Wednesday, September 3, 2014
Machine Learning in Forecasting
In the 2011 movie, Moneyball (adaptation of Moneyball: The Art of winning an unfair game by Michael Lewis), Brad Pitt plays the role of a General manager who attempts to assemble a competitive team by using techniques of statistical analysis. The manager uses metrics such as on-base percentage and data analysis to make better decisions in selecting the right players. The Oakland Athletics won 20 consecutive baseball games, highest number of wins in a streak in American League history. In the recent 2014 FIFA world cup, companies such as Google, Baidu and Microsoft used the data analytics techniques to predict the winners at each stage and the success rate of their predictions was pretty impressive.
The underlying field of study which these analysts are relying on is Machine learning and is a growing field whose applications we can see in every walk of our life. Machine learning is “construction and study of systems that can learn from data”. Machine learning is being used across many domains and functions. For example, Facebook uses these algorithms to recognize faces in photos and Netflix’s uses these algorithms for its recommendation engine.
There are several types of machine learning results – the main ones are:
Regression – This is achieved using the real values. For example, if a seller wants to estimate value the cost for his house, using machine learning methods, we could estimate a price based on the old data.

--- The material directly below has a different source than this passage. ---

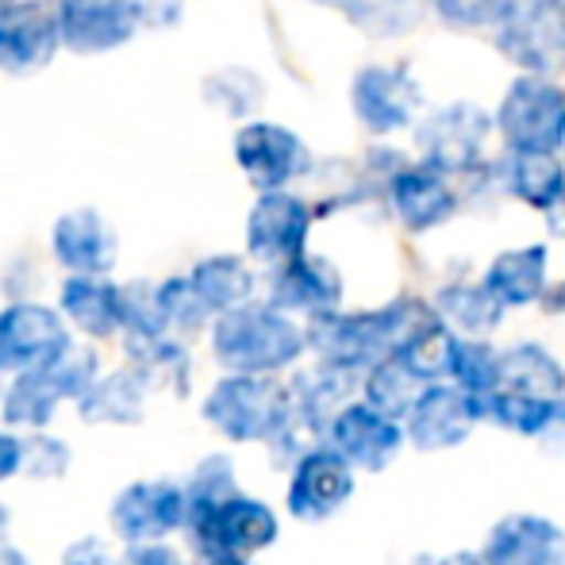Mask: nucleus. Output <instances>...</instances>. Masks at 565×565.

Classification – This is classified for discrete values. – Discrete values rely on limited results like win or loss.
Supervised – Supervised learning finds use in most of the modern technologies such as recommendation engines or facial recognition software.
Unsupervised – This type of process has applications in fraud detection, genetics analysis and finance.
Let us take this example and apply the concepts to apparel industry to understand demand forecasting. In order to develop the right architecture based on extreme machine learning concepts to deal with apparel demand forecasting, the problem needs to be decomposed and analyzed.
With the increasing emphasis on Big Data, a lot of machine learning techniques in time series forecasting are focusing on three aspects: the formalization of one-step forecasting problems as supervised learning tasks, the discussion of local learning techniques as an effective tool for dealing with temporal data and the role of the forecasting strategy when we move from one-step to multiple-step forecasting.
According to a report issued by the IBM Institute for Business Value Chief supply chain officers plan to invest in analytics, business intelligence, and other software tools to bring more visibility to their supply chains . The study reveals that 92 percent of the supply chain executives said that they expect to use advanced analytics using machine learning in the next two to five years. Additionally, 62 percent said that in the next three to five years they plan to invest in software and tools that will help them achieve supply chain visibility.
Will Machine learning cause a revolution in the Supply chain industry like it is doing everywhere else?